→ **TASK DIRECTIONS**
Go through the listing and copy every line word for word.

→ **DATA ROWS**
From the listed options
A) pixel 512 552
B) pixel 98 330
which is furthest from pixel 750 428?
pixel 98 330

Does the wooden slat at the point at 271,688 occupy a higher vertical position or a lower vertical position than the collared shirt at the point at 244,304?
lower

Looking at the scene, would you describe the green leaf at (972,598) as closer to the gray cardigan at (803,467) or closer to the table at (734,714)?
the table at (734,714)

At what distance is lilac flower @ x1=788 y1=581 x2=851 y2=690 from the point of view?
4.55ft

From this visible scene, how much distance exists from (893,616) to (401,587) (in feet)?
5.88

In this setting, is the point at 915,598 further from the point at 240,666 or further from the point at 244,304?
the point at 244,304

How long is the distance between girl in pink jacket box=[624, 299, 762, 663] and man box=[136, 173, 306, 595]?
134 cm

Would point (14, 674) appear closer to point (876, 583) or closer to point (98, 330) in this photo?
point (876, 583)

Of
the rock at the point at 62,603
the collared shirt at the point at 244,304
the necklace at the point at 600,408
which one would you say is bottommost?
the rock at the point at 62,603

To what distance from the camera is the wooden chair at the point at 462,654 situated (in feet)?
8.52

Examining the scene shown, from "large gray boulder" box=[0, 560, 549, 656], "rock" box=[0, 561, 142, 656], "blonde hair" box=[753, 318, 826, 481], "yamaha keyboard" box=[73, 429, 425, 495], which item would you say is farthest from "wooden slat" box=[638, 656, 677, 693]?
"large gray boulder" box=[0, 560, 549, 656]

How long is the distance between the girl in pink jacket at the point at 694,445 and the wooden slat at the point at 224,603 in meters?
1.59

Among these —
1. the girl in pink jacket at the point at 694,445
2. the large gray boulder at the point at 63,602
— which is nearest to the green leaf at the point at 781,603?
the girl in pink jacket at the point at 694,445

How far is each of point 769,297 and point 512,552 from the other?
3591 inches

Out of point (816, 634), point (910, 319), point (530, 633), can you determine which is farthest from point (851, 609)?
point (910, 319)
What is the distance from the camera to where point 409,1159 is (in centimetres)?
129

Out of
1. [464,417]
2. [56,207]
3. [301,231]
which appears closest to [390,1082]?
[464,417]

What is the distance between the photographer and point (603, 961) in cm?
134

→ **ANSWER**
From the listed options
A) pixel 512 552
B) pixel 98 330
which is furthest from pixel 750 428?
pixel 98 330

Does the wooden slat at the point at 271,688 occupy a higher vertical position or a lower vertical position than the collared shirt at the point at 244,304?
lower

Looking at the scene, would you describe the green leaf at (972,598) as closer to the gray cardigan at (803,467) or closer to the table at (734,714)?
the table at (734,714)

At what distance is lilac flower @ x1=788 y1=581 x2=851 y2=690 from the point of view?
4.55ft

From this visible scene, how much distance exists from (893,616) to (401,587) (in feet)?
5.88

In this setting, is the point at 915,598 further from the point at 240,666 or further from the point at 244,304?
the point at 244,304

How long is the distance between girl in pink jacket box=[624, 299, 762, 663] and man box=[136, 173, 306, 595]?
134 cm

Would point (14, 674) appear closer to point (876, 583) or closer to point (98, 330) in this photo?
point (876, 583)

Of
the rock at the point at 62,603
the collared shirt at the point at 244,304
the necklace at the point at 600,408
which one would you say is bottommost?
the rock at the point at 62,603

To what distance from the camera is the wooden chair at the point at 462,654 situated (in feet)?
8.52

Examining the scene shown, from "large gray boulder" box=[0, 560, 549, 656], "rock" box=[0, 561, 142, 656], "blonde hair" box=[753, 318, 826, 481], "yamaha keyboard" box=[73, 429, 425, 495], which item would you say is farthest from "wooden slat" box=[638, 656, 677, 693]?
"large gray boulder" box=[0, 560, 549, 656]

How long is the distance between the girl in pink jacket at the point at 694,445 and the wooden slat at the point at 224,603 in meters?
1.59

Among these —
1. the girl in pink jacket at the point at 694,445
2. the large gray boulder at the point at 63,602
— which is nearest to the green leaf at the point at 781,603?
the girl in pink jacket at the point at 694,445

How far is each of point 769,297 and point 512,552 from the other?
3591 inches

Out of point (816, 634), point (910, 319), point (530, 633), can you determine which is farthest from point (851, 609)?
point (910, 319)
What is the distance from the camera to where point 409,1159 is (in centimetres)?
129

Out of
1. [464,417]
2. [56,207]
3. [301,231]
which appears closest to [390,1082]?
[464,417]

What is the distance between the photographer and point (603, 961) in cm?
134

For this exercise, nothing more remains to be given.